Only an exact copy of the entries will serve as the answer.

(Exercise input begins)

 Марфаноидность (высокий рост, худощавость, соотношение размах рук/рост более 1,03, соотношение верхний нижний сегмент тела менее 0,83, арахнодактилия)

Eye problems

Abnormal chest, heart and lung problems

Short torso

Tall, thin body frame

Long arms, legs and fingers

(Exercise input ends)

Answer area:
 Марфаноидность (высокий рост, худощавость, соотношение размах рук/рост более 1,03, соотношение верхний нижний сегмент тела менее 0,83, арахнодактилия)

Eye problems

Abnormal chest, heart and lung problems

Short torso

Tall, thin body frame

Long arms, legs and fingers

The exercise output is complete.